04 de abril de 2021
Mais
    Capa Destaques Prefeitos cobram posição do STF sobre competência para impor restrições
    INSEGURANÇA JURÍDICA

    Prefeitos cobram posição do STF sobre competência para impor restrições

    Eles querem saber se o que vale é a liminar do ministro Kassio Nunes Marques ou a decisão do pleno do STF que reafirmou a autonomia dos gestores; prefeito de BH apresentou recurso ao STF.

    Imagem: frentenacional prefeitos Prefeitos cobram posição do STF sobre competência para impor restrições
    Prefeitos temem insegurança jurídica causada por decisões do STF acerca de restrições. Foto: Divulgação

    O presidente da Frente Nacional de Prefeitos, Jonas Donizette, cobrou neste domingo (04) uma posição oficial do ministro Luiz Fux, presidente do Supremo Tribunal Federal (STF) sobre a competência das prefeituras e governos estaduais na adoção de medidas restritivas visando conter a pandemia de Covid-19.

    O assunto voltou à tona após uma liminar concedida pelo ministro do STF, Kassio Nunes Marques, liberando atividades religiosas presenciais em todo o país. A medida é considerada uma invasão à autonomia do Poder Executivo da União, estados e municípios.

    Donizette disse que os prefeitos querem saber se o que vale é a liminar do ministro Kassio Nunes Marques ou a decisão do pleno do STF que reafirmou a autonomia concorrente dos gestores estaduais, municipais e União, com base na Constituição da República.

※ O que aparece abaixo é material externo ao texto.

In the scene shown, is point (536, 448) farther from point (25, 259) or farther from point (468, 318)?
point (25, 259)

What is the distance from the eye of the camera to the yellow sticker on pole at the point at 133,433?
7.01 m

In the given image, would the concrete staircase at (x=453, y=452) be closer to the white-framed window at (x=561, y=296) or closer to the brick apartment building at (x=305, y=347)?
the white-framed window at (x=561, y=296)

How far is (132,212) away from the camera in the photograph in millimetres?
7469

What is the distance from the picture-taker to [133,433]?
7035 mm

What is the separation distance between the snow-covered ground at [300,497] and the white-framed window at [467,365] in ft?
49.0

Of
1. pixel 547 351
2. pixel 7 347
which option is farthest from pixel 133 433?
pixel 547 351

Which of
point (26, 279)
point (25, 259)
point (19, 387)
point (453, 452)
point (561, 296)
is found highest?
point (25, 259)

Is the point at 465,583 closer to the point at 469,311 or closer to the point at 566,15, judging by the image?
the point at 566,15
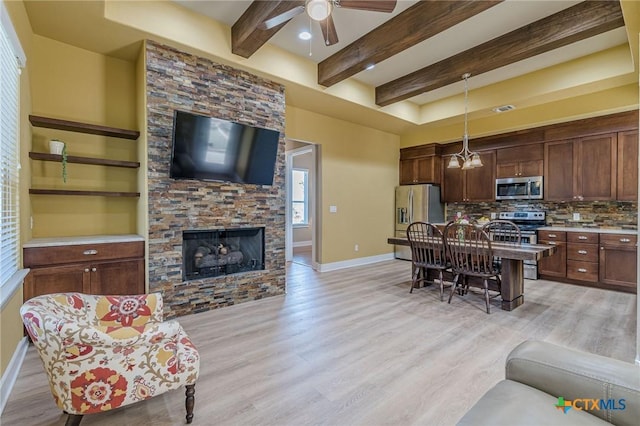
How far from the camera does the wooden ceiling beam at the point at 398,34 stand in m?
2.88

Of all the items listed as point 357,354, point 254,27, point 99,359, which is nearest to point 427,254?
point 357,354

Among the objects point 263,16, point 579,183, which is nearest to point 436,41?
point 263,16

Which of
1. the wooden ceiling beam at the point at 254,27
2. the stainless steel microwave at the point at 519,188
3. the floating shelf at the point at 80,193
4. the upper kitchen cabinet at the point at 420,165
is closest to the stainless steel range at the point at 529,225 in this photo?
the stainless steel microwave at the point at 519,188

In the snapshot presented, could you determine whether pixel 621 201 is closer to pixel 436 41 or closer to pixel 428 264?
pixel 428 264

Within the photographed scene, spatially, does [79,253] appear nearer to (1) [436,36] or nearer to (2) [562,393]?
(2) [562,393]

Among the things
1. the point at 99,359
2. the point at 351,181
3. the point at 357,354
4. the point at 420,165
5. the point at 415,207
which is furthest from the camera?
the point at 420,165

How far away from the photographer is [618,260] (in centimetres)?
436

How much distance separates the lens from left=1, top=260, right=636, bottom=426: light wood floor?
183 cm

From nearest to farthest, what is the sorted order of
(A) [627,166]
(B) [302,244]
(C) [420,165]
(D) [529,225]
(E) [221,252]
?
(E) [221,252] → (A) [627,166] → (D) [529,225] → (C) [420,165] → (B) [302,244]

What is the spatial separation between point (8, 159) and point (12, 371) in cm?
153

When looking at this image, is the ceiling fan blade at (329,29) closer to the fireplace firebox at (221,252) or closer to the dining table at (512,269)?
the fireplace firebox at (221,252)

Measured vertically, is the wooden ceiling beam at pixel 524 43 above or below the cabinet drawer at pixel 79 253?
above

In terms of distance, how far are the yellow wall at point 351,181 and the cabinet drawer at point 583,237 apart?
10.4ft

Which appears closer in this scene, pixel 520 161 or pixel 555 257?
pixel 555 257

    O antagonismo entre as duas decisões ocorre num momento em que a pandemia atinge números recordes e causa um colapso na rede hospitalar. Além de dificultar a atuação de prefeitos e governadores, a situação também cria um ambiente de insegurança jurídica.

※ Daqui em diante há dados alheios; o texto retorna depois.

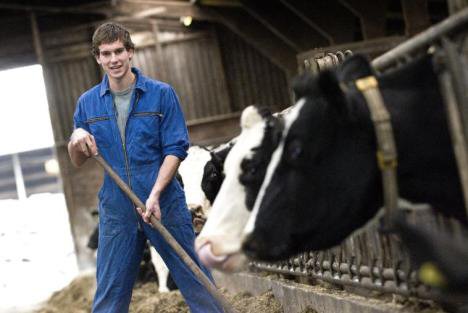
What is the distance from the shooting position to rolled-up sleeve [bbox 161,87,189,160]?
5430 mm

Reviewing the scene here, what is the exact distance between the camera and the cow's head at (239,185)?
11.9 feet

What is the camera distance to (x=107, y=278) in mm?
5391

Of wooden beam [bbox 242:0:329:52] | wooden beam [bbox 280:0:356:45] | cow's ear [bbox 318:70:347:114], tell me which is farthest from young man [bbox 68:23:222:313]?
wooden beam [bbox 242:0:329:52]

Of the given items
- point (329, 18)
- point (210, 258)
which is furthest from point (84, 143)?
point (329, 18)

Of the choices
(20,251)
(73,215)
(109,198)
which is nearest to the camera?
(109,198)

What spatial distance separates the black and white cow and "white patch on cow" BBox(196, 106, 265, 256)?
242mm

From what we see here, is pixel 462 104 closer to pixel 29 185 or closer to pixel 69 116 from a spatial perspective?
pixel 69 116

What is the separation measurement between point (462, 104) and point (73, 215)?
1495cm

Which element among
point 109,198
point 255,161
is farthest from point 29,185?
point 255,161

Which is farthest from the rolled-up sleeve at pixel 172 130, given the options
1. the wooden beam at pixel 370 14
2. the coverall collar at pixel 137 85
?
the wooden beam at pixel 370 14

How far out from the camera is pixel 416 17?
1081 centimetres

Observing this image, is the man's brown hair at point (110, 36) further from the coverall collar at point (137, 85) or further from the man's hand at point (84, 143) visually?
the man's hand at point (84, 143)

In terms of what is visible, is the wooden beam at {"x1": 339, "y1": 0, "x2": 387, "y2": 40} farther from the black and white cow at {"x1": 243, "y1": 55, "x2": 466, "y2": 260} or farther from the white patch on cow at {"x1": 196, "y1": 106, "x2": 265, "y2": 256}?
the black and white cow at {"x1": 243, "y1": 55, "x2": 466, "y2": 260}

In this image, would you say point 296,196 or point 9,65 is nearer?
point 296,196
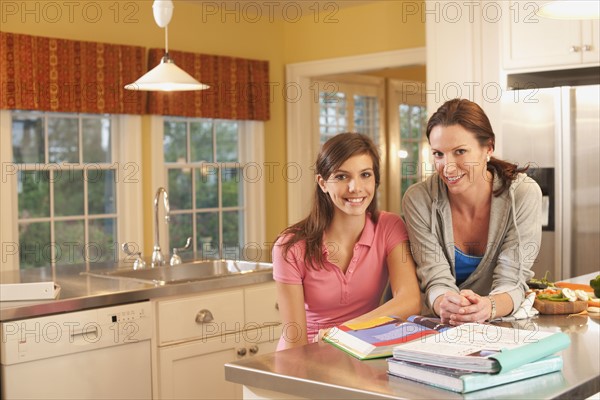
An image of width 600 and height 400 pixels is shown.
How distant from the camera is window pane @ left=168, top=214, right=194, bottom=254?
213 inches

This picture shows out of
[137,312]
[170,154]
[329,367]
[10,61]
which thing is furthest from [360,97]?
[329,367]

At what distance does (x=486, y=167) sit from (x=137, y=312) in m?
1.59

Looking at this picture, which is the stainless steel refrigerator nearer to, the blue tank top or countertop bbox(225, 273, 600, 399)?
the blue tank top

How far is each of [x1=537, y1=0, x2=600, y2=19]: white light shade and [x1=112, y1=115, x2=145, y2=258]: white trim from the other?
3.30 m

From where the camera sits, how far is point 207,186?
18.4 feet

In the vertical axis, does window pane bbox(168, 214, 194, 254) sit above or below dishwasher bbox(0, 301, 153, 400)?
above

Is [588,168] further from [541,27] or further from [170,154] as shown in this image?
[170,154]

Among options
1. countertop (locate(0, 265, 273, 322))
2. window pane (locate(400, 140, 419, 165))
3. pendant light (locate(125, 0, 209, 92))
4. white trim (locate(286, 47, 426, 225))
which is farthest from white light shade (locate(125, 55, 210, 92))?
window pane (locate(400, 140, 419, 165))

    Para evitar problemas, a Frente Nacional dos Prefeitos recomenda que todos obedeçam a última decisão do STF. “Decisões judiciais precisam ser obedecidas. Por isso, é importante que os prefeitos cumpram o que foi decidido pelo ministro Nunes Marques sobre o funcionamento de templos religiosos”, disse Jonas Donizette.

    BELO HORIZONTE
    Também neste domingo o prefeito de Belo Horizonte, Alexandre Kalil (PSD) anunciou que cumprirá a decisão, mas que já apresentou recurso contra a liminar liberando cultos e missas presenciais.

    Kalil chegou a cogitar a possibilidade de manter a proibição na capital mineira até que o pleno do STF se pronunciasse sobre o assunto. Mas recuou após receber uma intimação de Nunes Marques exigindo o cumprimento da decisão.

    “”Por mais que doa no coração de quem defende a vida, ordem judicial se cumpre”, disse o prefeito numa postagem no Twitter.

    O ministro Luiz Fux ainda não se pronunciou e por enquanto não há previsão de quando a liminar de Nunes Marques será levada ao plenário da Corte.

    Em declarações públicas o decano do STF, ministro Marco Aurélio de Melo, criticou a liminar concedida pelo colega Nunes Marques. “Pobre Judiciário’, resumiu.